Re: HWY 99 in CA...?

I 10 through downtown phoenix was a nightmare when I drove it.  Lot's of construction and heavy traffic.  A friend advised to take the Gila cut-off, and I should have listened.  
The weather in May should be ideal.  I 40 around Flagstaff can have ice and snow in early April, but by staying on I-10, you should be OK.  I-10 is the low altitude route.  We're retired military and stay on military bases whenever possible.  Sorry I can't help much with RV parks.  Except Balmorhea State Park on I-10 is very nice, but it's 550 miles from Houston and that may exceed your first days drive.


----------



## Texas_Camper (Feb 4, 2007)

Re: HWY 99 in CA...?

On second thought and after checking the map, Seattle is 2450 miles from Houston and Balmorhea may be just right for the first night's stop.  ...
Good Sam routing takes you up I-35 to Salina, Ks, then West to Denver.  From Denver North to Cheyenne then West on I-80.  That is more mountainous than I-10 to Calif.


----------



## hertig (Feb 5, 2007)

Re: HWY 99 in CA...?

Time of day/other events is a big factor for going through Phoenix on I10.  I usually am going from Tucson to Flagstaff or vice versa, so don't have any experiance with the western part of the city, but the eastern and central parts aren't bad 2 times out of 3.  That 3rd time is a killer, though   

Check the stats for I8.  I've never been there, but I seem to recall various people claiming things like 'endless desert', 'heat problems' and 'mountainous'.


----------



## DL Rupper (Feb 5, 2007)

Re: HWY 99 in CA...?

Phoenix is not too bad.  Not anything like L.A. traffic.  I would take US 95 from Blythe to Needles, CA and then take the 58 cutoff to 99 up to !-5 just below Sacramento.  It would probably be faster than trying to go through L.A.


----------



## January020102 (Feb 5, 2007)

Re: HWY 99 in CA...?

OK. Is the 58 cutoff a highway?
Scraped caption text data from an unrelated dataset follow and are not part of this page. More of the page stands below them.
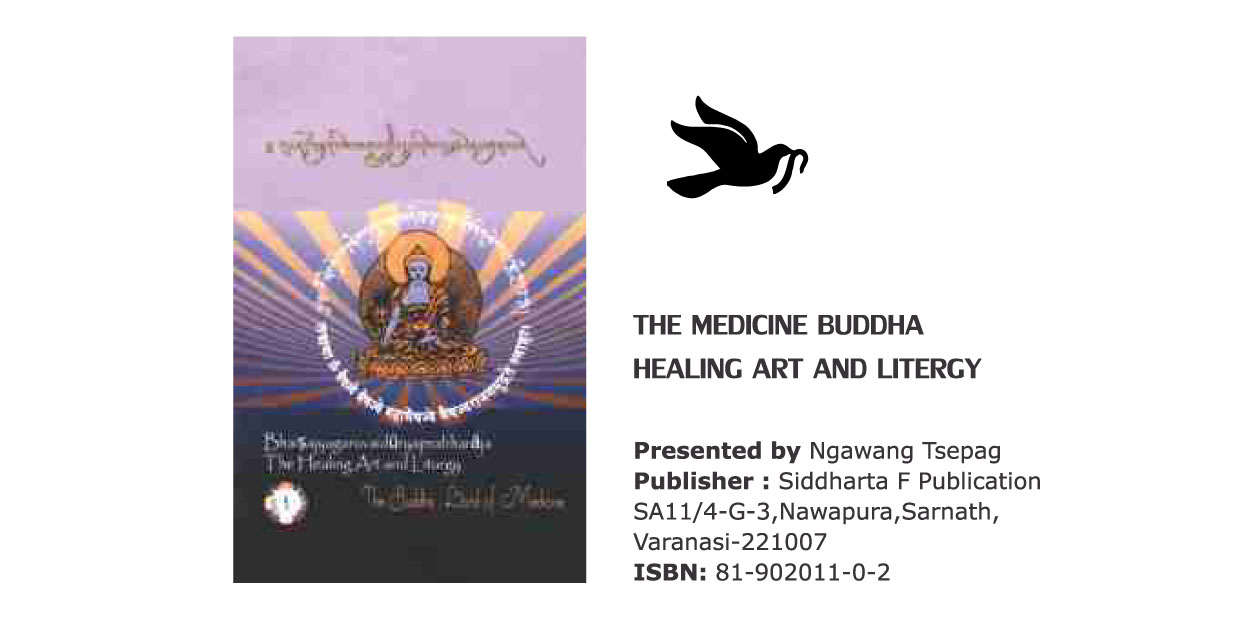 Ayurvedsutra Issue 9 Spring Special092 - The Medicine Buddha Healing Art And Litergy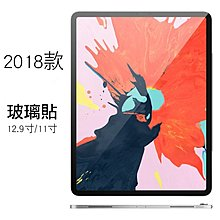 ipad pro 2017 Mini 2 3 4  5 Air 2 pro 11吋 12.9吋螢幕 保護膜 玻璃貼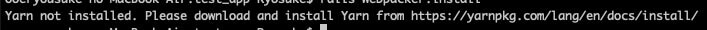 yarnをインストールしなさい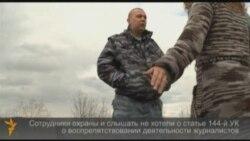 """К """"Распадской"""" не подпустили журналистов"""
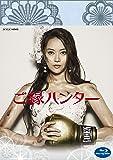 ご縁ハンター [Blu-ray]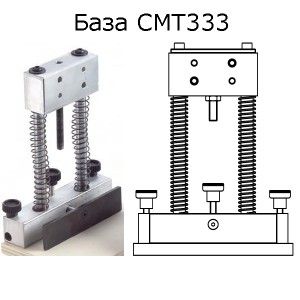 supportbase_CMT333.jpg
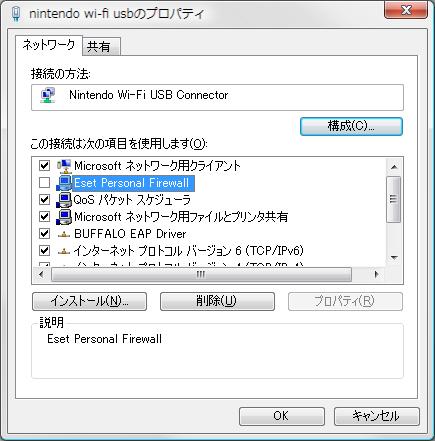 f:id:tateisu:20081021105345p:image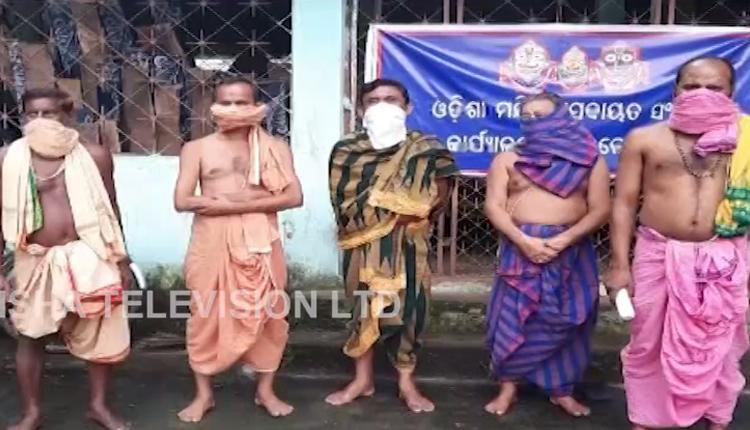 Odisha: Mandira Sebayat Sangha To Lunch Statewide Protest Demanding Reopening Of Temples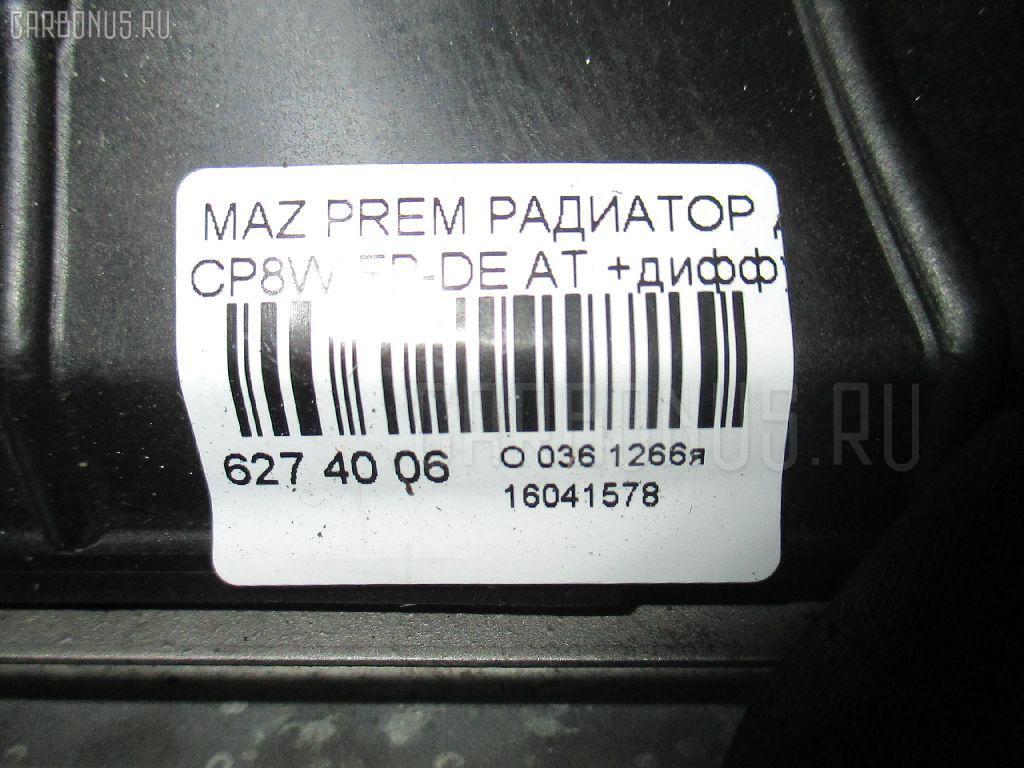 Радиатор ДВС MAZDA PREMACY CP8W FP-DE Фото 3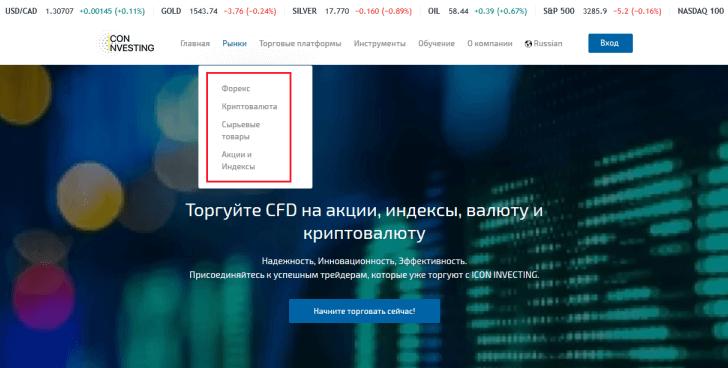 Брокер Icon Investing - обзор и отзывы Айкон Инвестинг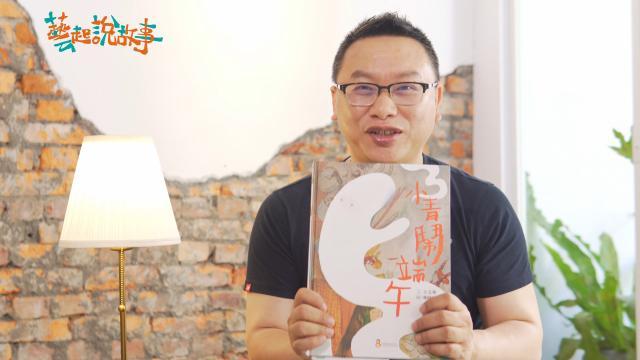 小青鬧端午 read by 湯昇榮 藝起說故事劇照 1
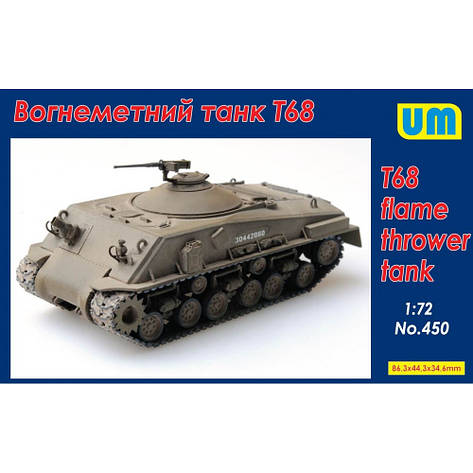Огнеметный танк Т68. 1/72 UM 450, фото 2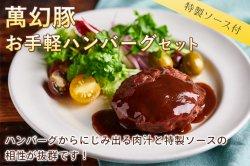 【大特価】萬幻豚お手軽ハンバーグ5個入り 特製ソース付き★冷凍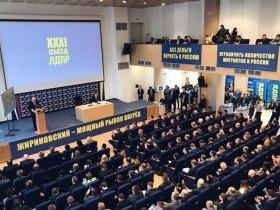 Съезд ЛДПР 2017 – кандидат Жириновский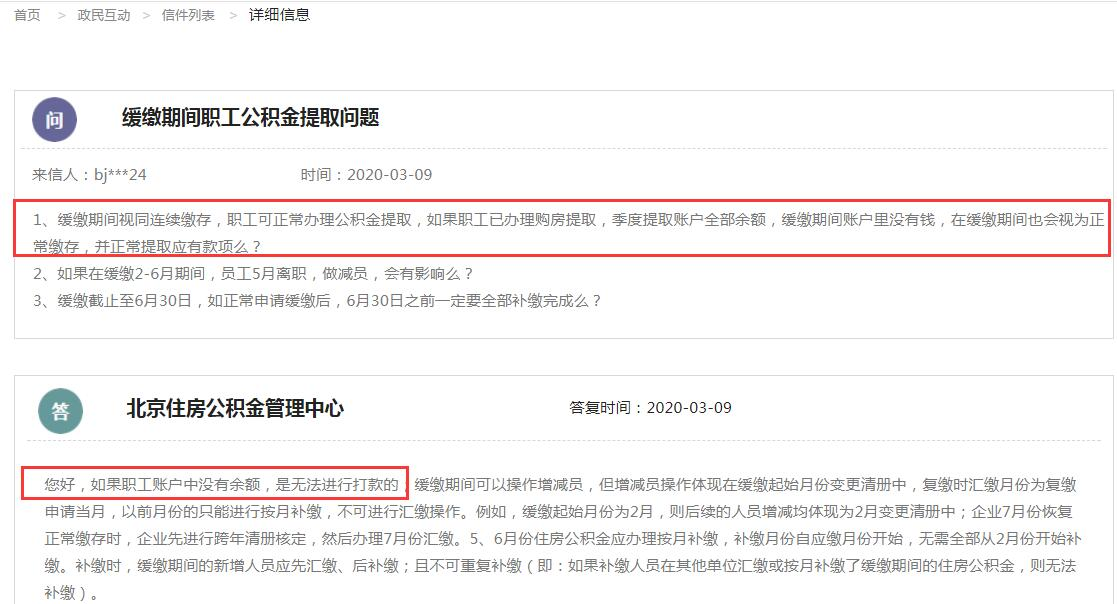 缓缴期间公积金怎么提能提多少 北京公积金中心回应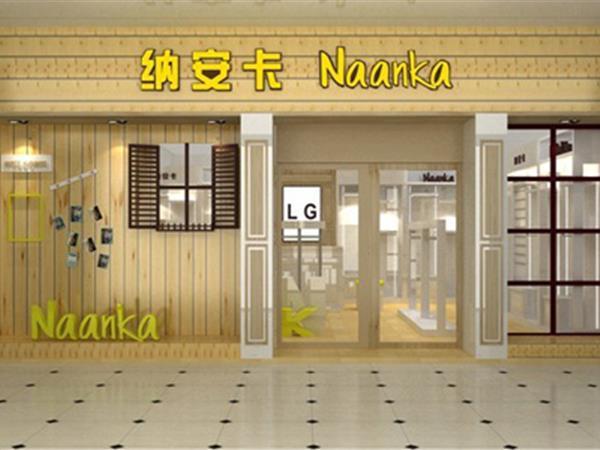 纳安卡童装店铺展示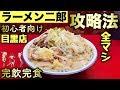 【攻略法】ラーメン二郎目黒店の手順!全マシを完飲完食の大食い【飯テロ】ramen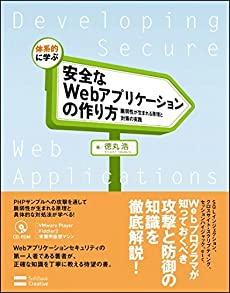 体系的に学ぶ 安全なWebアプリケーションの作り方 脆弱性が生まれる原理と対策の実践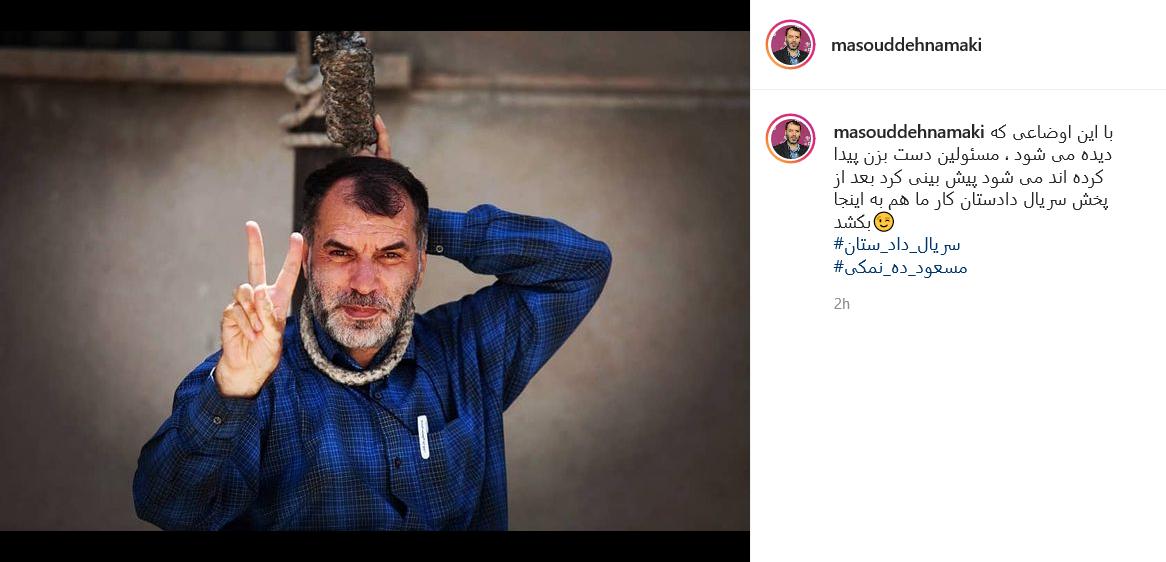 مسعود ده نمکی با طناب دار به سیلی زدن نماینده مجلس واکنش نشان داد (+عکس)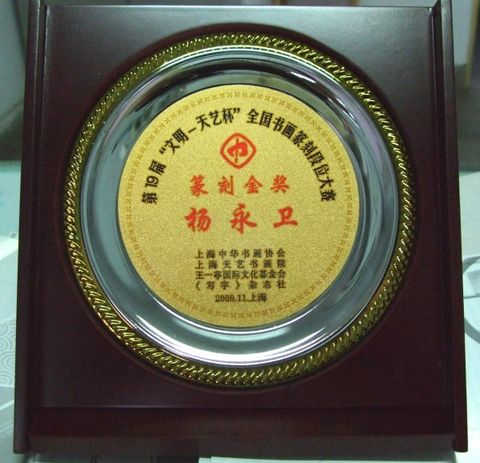 奖牌与证书 - sdfcyyw - 乐之堂主舞刀弄墨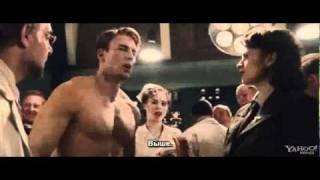Первый Мститель - телеролик с русскими субтитрами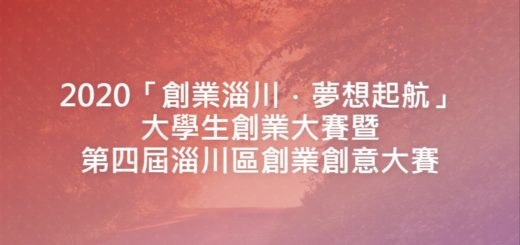 2020「創業淄川.夢想起航」大學生創業大賽暨第四屆淄川區創業創意大賽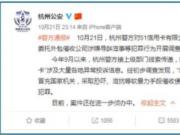 中国经济的一大毒瘤!51信用卡被查只是开始 能根除吗?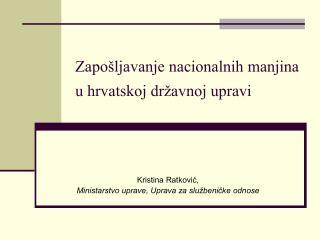 Zapošljavanje nacionalnih manjina u hrvatskoj državnoj upravi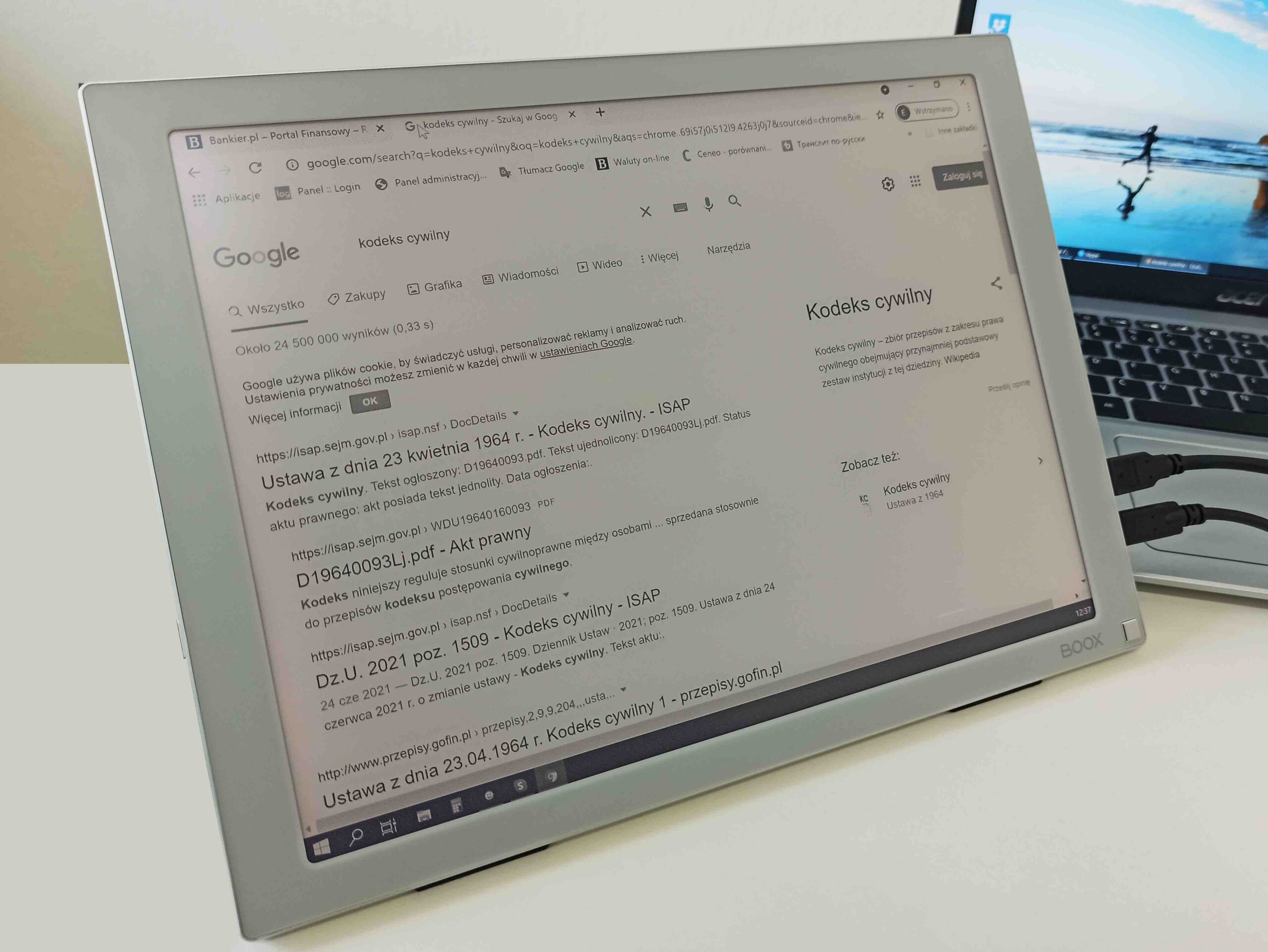 Monitor Onyx Boox Mira 13,3''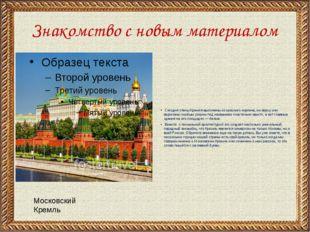 Знакомство с новым материалом Сегодня стены Кремля выложены из красного кирпи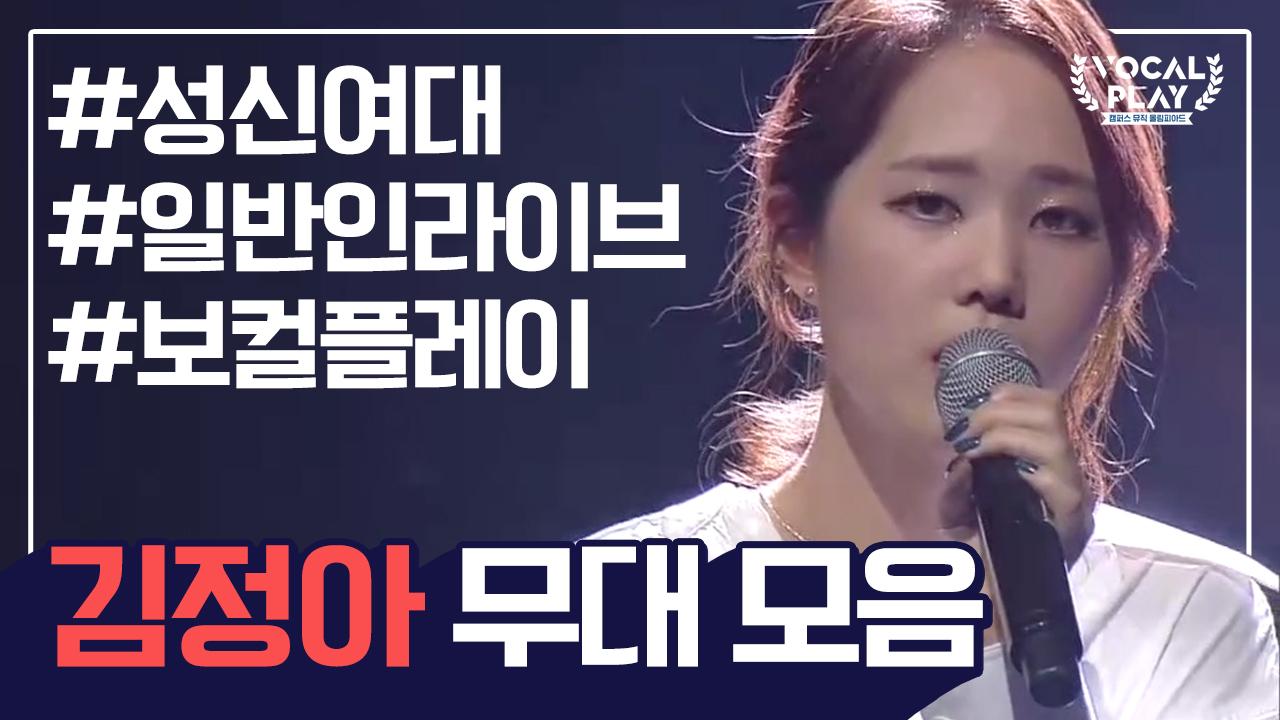 [보컬플레이 특집] 성신여대 마성의 보이스 '김정아' ....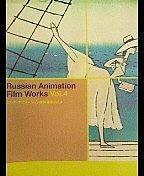 ロシア/ソ連・アニメーション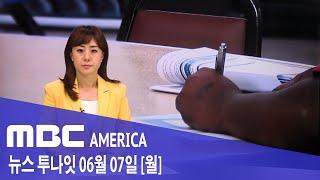 2021년 6월 7일(월) MBC AMERICA - 25개주, 12일부터 실업수당 종료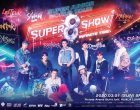韩流天团SUPER JUNIOR SUPER SHOW 8 将于301魅力席卷吉隆坡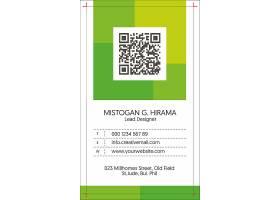 绿色竖版个人名片工作证卡片设计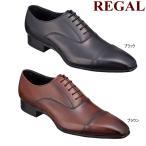 リーガル ストレートチップ REGAL 10LRBD ビジネスシューズ メンズ 靴 日本製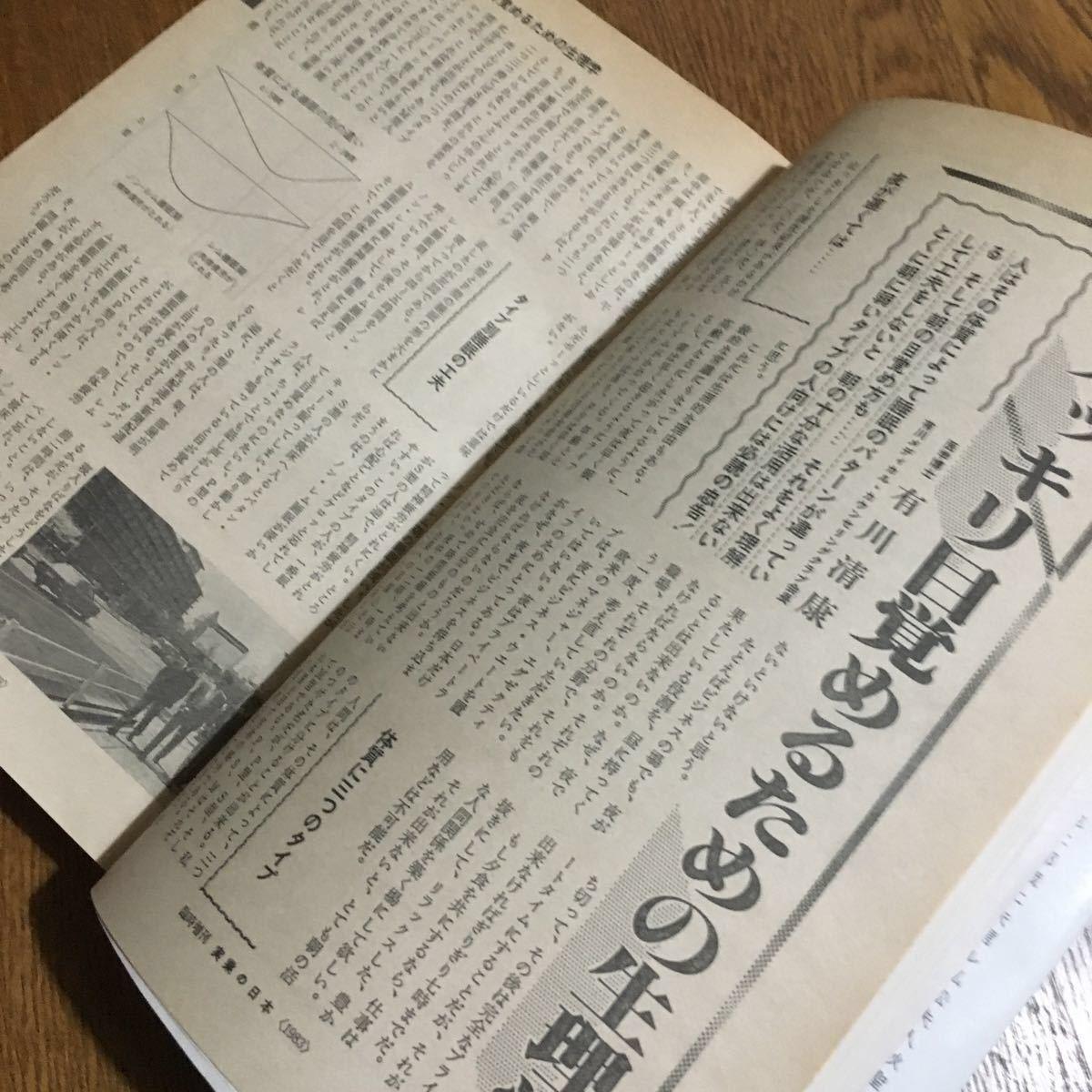 58 西暦 昭和 年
And how does 99 compare with I-5 time-wise? Is it stop and go through little towns?
Thank you all for your help! I get my RV (van conversion)  this week and am sure I'll be back here for a lot more advice!
Jann


----------



## utmtman (Feb 5, 2007)

Re: HWY 99 in CA...?

From Cheyenne west is more down hill than it is up hill.   You will have to hit some nasty mountains thru calif.  And for traffic and scenery I would go via colorado, wyoming, idaho and so on over the arizona and californias any day of the week.


----------